Re: [ceph-users] Unexpectedly slow write performance (RBD cinder volumes)

2013-08-23 Thread Gregory Farnum
On Thu, Aug 22, 2013 at 5:23 PM, Greg Poirier greg.poir...@opower.com wrote:
 On Thu, Aug 22, 2013 at 2:34 PM, Gregory Farnum g...@inktank.com wrote:

 You don't appear to have accounted for the 2x replication (where all
 writes go to two OSDs) in these calculations. I assume your pools have


 Ah. Right. So I should then be looking at:

 # OSDs * Throughput per disk / 2 / repl factor ?

 Which makes 300-400 MB/s aggregate throughput actually sort of reasonable.


 size 2 (or 3?) for these tests. 3 would explain the performance
 difference entirely; 2x replication leaves it still a bit low but
 takes the difference down to ~350/600 instead of ~350/1200. :)


 Yeah. We're doing 2x repl now, and haven't yet made the decision if we're
 going to move to 3x repl or not.


 You mentioned that your average osd bench throughput was ~50MB/s;
 what's the range?

> _Information provided_:
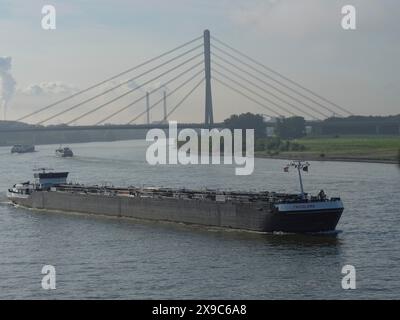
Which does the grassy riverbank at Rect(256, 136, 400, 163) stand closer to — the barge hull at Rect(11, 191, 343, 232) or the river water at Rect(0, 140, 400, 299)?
the river water at Rect(0, 140, 400, 299)

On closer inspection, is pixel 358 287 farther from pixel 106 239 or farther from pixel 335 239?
pixel 106 239

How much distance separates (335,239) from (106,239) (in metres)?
7.90

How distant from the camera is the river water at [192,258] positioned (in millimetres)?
18406

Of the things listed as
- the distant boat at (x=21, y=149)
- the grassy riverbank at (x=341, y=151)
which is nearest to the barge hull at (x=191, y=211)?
the grassy riverbank at (x=341, y=151)

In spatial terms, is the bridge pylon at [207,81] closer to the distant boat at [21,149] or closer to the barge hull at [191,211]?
the distant boat at [21,149]

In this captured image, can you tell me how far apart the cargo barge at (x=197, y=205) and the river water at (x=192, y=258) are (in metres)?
0.57

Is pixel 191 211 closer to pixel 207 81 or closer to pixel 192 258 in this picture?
pixel 192 258

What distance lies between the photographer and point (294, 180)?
162ft

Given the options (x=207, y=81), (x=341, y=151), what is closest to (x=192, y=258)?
(x=341, y=151)

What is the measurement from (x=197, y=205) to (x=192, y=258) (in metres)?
7.03

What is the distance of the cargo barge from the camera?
26.0m

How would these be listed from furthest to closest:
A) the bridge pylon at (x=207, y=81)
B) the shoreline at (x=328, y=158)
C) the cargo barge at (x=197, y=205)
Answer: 1. the bridge pylon at (x=207, y=81)
2. the shoreline at (x=328, y=158)
3. the cargo barge at (x=197, y=205)

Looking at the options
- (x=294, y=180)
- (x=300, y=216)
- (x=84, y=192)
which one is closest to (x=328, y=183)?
(x=294, y=180)

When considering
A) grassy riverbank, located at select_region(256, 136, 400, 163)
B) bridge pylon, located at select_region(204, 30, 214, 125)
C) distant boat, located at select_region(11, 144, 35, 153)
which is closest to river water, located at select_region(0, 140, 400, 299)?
grassy riverbank, located at select_region(256, 136, 400, 163)
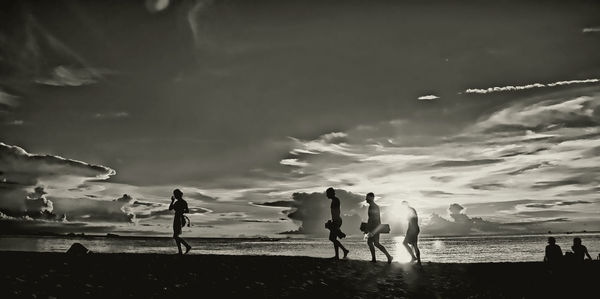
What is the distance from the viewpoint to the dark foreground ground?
9.99 meters

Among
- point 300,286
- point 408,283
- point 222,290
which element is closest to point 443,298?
point 408,283

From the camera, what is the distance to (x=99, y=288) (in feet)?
32.0

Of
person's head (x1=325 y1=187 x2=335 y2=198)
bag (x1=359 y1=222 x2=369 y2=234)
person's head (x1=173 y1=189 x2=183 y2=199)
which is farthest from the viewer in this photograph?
bag (x1=359 y1=222 x2=369 y2=234)

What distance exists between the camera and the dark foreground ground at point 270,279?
9992 mm

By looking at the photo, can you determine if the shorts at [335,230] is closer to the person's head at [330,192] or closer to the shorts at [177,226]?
the person's head at [330,192]

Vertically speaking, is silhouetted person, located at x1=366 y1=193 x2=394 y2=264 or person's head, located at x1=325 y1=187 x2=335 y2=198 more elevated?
person's head, located at x1=325 y1=187 x2=335 y2=198

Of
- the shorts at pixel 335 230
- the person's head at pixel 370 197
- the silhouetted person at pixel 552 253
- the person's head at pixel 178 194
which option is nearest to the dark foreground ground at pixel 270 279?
the silhouetted person at pixel 552 253

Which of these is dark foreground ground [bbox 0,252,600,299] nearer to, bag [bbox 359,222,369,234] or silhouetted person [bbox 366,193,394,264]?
silhouetted person [bbox 366,193,394,264]

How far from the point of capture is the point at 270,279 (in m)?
13.0

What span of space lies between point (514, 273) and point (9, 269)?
58.6ft

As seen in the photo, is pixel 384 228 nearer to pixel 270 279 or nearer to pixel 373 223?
pixel 373 223

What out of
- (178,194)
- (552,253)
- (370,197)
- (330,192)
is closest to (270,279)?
(330,192)

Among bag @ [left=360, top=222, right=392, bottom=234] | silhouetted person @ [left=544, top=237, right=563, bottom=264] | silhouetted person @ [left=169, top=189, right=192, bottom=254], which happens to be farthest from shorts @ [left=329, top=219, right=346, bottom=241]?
silhouetted person @ [left=544, top=237, right=563, bottom=264]

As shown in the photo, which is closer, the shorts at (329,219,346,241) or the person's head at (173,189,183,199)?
the person's head at (173,189,183,199)
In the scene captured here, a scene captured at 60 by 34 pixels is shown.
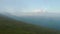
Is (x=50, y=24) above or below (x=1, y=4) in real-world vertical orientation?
below

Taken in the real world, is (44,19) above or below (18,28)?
above

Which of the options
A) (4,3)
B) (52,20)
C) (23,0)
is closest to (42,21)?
(52,20)

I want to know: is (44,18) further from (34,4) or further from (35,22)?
(34,4)

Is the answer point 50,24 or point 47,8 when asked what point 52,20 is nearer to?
point 50,24

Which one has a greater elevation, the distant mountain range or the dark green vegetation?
the distant mountain range

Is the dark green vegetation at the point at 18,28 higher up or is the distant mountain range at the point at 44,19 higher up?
the distant mountain range at the point at 44,19

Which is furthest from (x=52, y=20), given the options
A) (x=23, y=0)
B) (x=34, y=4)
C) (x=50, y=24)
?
(x=23, y=0)

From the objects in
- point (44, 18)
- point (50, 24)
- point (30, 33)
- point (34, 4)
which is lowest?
point (30, 33)
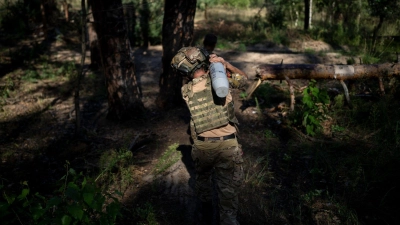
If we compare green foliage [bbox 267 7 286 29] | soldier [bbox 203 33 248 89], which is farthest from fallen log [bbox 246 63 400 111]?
green foliage [bbox 267 7 286 29]

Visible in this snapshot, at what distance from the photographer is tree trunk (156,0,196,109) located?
21.6 feet

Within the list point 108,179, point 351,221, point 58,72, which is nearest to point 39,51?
point 58,72

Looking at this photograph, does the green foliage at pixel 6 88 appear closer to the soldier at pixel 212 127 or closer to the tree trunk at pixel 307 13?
the soldier at pixel 212 127

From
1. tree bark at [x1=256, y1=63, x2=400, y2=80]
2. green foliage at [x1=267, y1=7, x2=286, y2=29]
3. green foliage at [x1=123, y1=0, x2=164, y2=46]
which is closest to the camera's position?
tree bark at [x1=256, y1=63, x2=400, y2=80]

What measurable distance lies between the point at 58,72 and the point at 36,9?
7.18m

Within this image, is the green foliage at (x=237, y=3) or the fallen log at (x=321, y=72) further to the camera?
the green foliage at (x=237, y=3)

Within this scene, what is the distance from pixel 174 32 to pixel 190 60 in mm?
3335

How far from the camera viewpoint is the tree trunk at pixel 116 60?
20.0 ft

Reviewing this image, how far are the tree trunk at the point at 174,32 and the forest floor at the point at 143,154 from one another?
0.60m

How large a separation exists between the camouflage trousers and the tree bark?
3.37m

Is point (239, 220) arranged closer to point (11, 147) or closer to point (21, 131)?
point (11, 147)

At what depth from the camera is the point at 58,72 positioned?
1038 centimetres

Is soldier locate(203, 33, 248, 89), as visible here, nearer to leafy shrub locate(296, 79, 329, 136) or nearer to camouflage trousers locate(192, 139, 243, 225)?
camouflage trousers locate(192, 139, 243, 225)

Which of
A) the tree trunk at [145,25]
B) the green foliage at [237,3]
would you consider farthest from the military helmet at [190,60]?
the green foliage at [237,3]
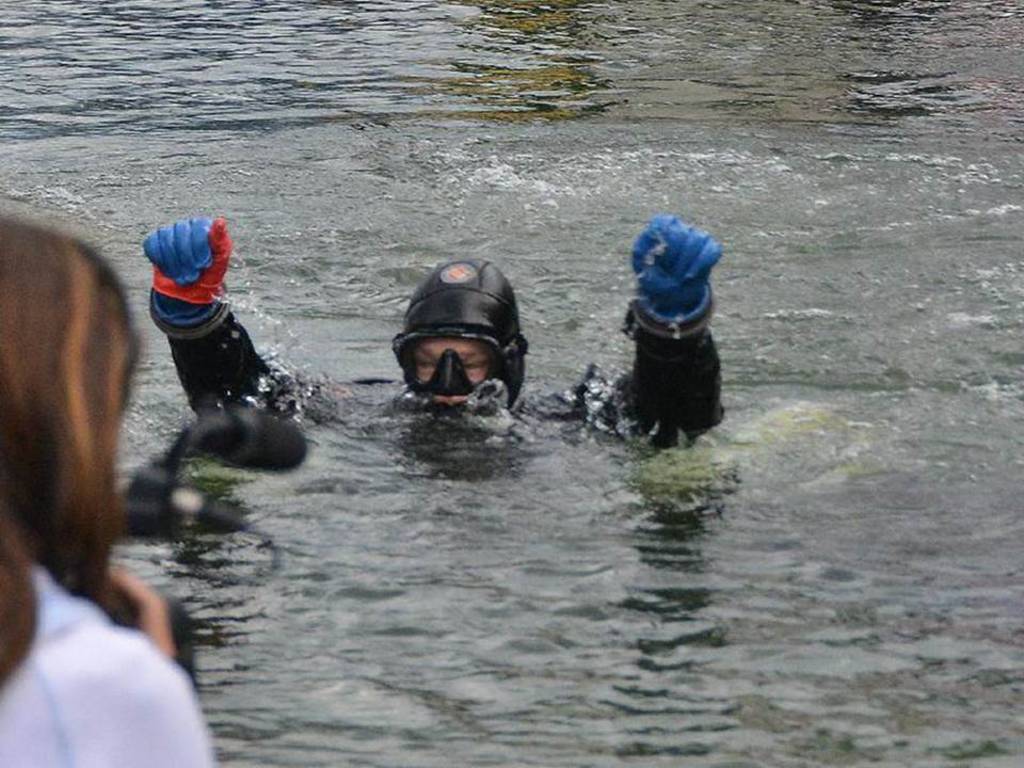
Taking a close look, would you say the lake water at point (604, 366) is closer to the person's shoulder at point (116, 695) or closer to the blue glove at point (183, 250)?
the blue glove at point (183, 250)

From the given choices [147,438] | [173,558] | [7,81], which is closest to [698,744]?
[173,558]

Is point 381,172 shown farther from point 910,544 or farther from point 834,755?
point 834,755

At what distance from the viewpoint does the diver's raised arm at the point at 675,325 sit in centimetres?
524

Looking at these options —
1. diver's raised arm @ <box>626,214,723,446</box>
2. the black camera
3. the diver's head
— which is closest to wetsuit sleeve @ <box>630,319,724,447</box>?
diver's raised arm @ <box>626,214,723,446</box>

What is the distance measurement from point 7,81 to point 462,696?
1057 cm

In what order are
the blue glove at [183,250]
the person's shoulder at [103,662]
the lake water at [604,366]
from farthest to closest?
the blue glove at [183,250]
the lake water at [604,366]
the person's shoulder at [103,662]

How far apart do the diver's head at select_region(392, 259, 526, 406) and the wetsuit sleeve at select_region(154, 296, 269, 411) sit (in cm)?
54

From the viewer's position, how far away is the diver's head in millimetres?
5867

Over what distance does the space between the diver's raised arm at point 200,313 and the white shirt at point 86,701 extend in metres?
4.17

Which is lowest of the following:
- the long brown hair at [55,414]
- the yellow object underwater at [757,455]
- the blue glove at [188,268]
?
the yellow object underwater at [757,455]

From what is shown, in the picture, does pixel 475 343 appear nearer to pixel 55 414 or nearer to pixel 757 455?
pixel 757 455

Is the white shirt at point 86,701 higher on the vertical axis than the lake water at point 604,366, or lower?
higher

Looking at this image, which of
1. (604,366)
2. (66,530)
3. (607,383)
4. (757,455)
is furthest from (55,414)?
(604,366)

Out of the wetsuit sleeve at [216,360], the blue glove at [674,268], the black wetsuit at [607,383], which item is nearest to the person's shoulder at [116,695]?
the blue glove at [674,268]
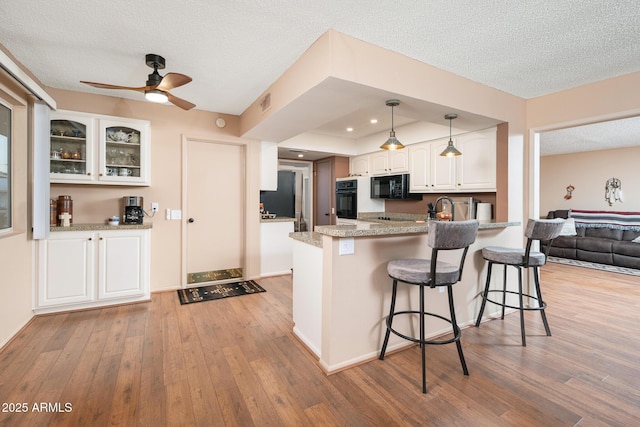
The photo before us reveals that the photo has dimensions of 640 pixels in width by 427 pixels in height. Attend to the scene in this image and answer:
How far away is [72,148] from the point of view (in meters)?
3.31

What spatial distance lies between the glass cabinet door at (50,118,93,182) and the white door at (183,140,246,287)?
1.03 metres

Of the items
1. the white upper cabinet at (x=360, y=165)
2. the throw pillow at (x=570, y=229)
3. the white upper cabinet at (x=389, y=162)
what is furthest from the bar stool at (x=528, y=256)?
the throw pillow at (x=570, y=229)

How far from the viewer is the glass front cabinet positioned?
3217 millimetres

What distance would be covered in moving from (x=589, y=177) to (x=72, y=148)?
9407 millimetres

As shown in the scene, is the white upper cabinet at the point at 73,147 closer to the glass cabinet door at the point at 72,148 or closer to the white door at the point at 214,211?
the glass cabinet door at the point at 72,148

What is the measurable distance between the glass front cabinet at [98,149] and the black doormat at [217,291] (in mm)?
1444

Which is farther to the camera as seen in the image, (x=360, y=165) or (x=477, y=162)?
(x=360, y=165)

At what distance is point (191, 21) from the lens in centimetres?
204

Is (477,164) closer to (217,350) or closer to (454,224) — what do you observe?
(454,224)

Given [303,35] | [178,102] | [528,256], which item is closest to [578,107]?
[528,256]

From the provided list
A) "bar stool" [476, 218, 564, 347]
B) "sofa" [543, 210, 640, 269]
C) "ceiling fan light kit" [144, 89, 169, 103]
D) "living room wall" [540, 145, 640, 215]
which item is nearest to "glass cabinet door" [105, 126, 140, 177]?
"ceiling fan light kit" [144, 89, 169, 103]

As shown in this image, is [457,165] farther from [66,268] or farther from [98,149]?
[66,268]

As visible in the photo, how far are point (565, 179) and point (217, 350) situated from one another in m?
8.37

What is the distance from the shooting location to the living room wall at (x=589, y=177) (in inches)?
239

> _Set of tasks_:
[a] Decide whether each statement below agrees with the mailing-list message: (i) Greg Poirier says his setup currently uses 2x replication; (ii) a decision has been made to move to 3x replication; (iii) the average osd bench throughput mentioned is about 50MB/s. For each, answer yes or no and quote the deciding words from the message.
[b] Gather every line of the records that contains the string "right".

> _Full solutions_:
[a]
(i) Yes: "We're doing 2x repl now"
(ii) No: "haven't yet made the decision if we're going to move to 3x repl or not"
(iii) Yes: "your average osd bench throughput was ~50MB/s"

[b]
Among bag @ [left=360, top=222, right=392, bottom=234] | silhouetted person @ [left=544, top=237, right=563, bottom=264] | silhouetted person @ [left=169, top=189, right=192, bottom=254], which happens to be farthest from shorts @ [left=329, top=219, right=346, bottom=241]?
silhouetted person @ [left=544, top=237, right=563, bottom=264]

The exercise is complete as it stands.